Kilkadziesiąt czeczeńskich rodzin chce zacząć nowe życie w Białymstoku. Po ich stronie stoją fundacje, obrońcy praw człowieka, samorząd, polski rząd. Przeciw są uprzedzenia i niechęć ludzi.
Rodzina ma status uchodźców, więc zgodnie z prawem, które zmieniło się w maju, musi opuścić ośrodek i samodzielnie zadbać o mieszkanie i pracę. Ta zmiana przepisów sprawiła, że w lipcu pięć rodzin zostało eksmitowanych z ośrodka. Pierwszą noc spędzili pod gołym niebem. Po artykułach w "Gazecie" sprawą zainteresowały się władze samorządowe i fundacje. Niestety jednak, czeczeńskie rodziny nadal napotykają na trudności.
Bez mieszkania ani rusz Jeżeli Czeczeni zechcą się usamodzielnić otrzymają finansowe wsparcie w ramach programu integracyjnego - to około 500 złotych na osobę miesięcznie.
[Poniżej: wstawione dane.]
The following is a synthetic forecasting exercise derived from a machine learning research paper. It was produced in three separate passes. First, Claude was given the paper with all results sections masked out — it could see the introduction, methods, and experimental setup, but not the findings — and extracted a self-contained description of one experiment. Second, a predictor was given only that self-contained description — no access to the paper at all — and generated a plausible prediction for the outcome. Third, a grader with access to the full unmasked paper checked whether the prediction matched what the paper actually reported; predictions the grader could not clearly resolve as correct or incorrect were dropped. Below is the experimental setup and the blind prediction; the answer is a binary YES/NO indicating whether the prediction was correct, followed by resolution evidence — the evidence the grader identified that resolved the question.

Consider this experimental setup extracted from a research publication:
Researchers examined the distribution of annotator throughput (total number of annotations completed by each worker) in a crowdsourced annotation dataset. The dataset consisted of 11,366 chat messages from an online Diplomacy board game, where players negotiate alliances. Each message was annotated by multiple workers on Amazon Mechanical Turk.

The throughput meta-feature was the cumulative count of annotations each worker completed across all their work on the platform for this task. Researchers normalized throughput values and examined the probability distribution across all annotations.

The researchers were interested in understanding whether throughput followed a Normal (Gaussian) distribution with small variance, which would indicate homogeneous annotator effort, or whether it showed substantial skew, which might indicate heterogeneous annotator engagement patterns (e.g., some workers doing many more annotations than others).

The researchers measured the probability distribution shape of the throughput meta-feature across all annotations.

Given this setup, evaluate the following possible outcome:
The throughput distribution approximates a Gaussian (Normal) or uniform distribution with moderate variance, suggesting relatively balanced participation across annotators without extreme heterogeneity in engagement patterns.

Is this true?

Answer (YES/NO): NO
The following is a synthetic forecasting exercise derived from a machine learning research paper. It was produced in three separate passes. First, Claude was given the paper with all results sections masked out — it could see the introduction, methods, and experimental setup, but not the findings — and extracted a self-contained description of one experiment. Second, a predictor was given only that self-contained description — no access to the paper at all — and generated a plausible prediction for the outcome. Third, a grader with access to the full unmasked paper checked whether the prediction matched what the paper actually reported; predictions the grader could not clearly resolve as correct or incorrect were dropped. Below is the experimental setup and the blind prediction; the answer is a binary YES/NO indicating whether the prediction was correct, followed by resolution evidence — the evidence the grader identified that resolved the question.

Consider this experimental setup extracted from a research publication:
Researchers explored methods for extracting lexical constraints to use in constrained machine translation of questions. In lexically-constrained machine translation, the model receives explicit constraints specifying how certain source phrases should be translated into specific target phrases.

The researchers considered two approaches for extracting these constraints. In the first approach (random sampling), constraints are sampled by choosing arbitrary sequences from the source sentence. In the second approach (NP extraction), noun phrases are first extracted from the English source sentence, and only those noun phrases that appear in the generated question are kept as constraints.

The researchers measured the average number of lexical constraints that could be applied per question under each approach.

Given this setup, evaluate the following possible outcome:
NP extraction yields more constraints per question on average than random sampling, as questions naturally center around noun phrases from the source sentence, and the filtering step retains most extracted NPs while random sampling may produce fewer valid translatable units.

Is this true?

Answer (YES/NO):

Małżonkowie Rosłan i Pełmat są w stanie spełnić wszystkie wymagane warunki, oprócz jednego.
- Nikt nie chce wynająć nam mieszkania. Kiedy ludzie słyszą w słuchawce nasz akcent, albo dowiadują się, że my z Czeczenii, mówią, że już nieaktualne - tłumaczy ze łzami w oczach Rosłan. - W czym my jesteśmy gorsi? Mówią, że my Cyganie. Jacy Cyganie? Mamy swoją ojczyznę, swój język. Polacy też wyjeżdżają.
Kilkadziesiąt ogłoszeń rozwiesili na osiedlu Dziesięciny. "Szukamy mieszkania, 3-4 pokojowego do wynajęcia, może być do remontu". Nie podali swojego telefonu, tylko jednego z wolontariuszy Fundacji Edukacji i Twórczości.
- Nie zadzwonił nikt - mówi Piotr Sadziński, wolontariusz. - Oni są w stanie zapłacić za wynajem takiego mieszkania. On pracuje na budowie, dodatkowo dostaną pieniądze z programu integracyjnego. Ludzie się boją, że nie będą płacić, że zdemolują. Jako wolontariusz jestem w stanie za nich poręczyć, tak sformułować umowę, by właściciele mieszkania byli spokojni. Tylko najpierw muszą się znaleźć.
Czeczeńskiemu małżeństwu zależy na mieszkaniu w okolicach osiedla Dziesięciny. Tam dwoje ich dzieci chodzi do szkoły.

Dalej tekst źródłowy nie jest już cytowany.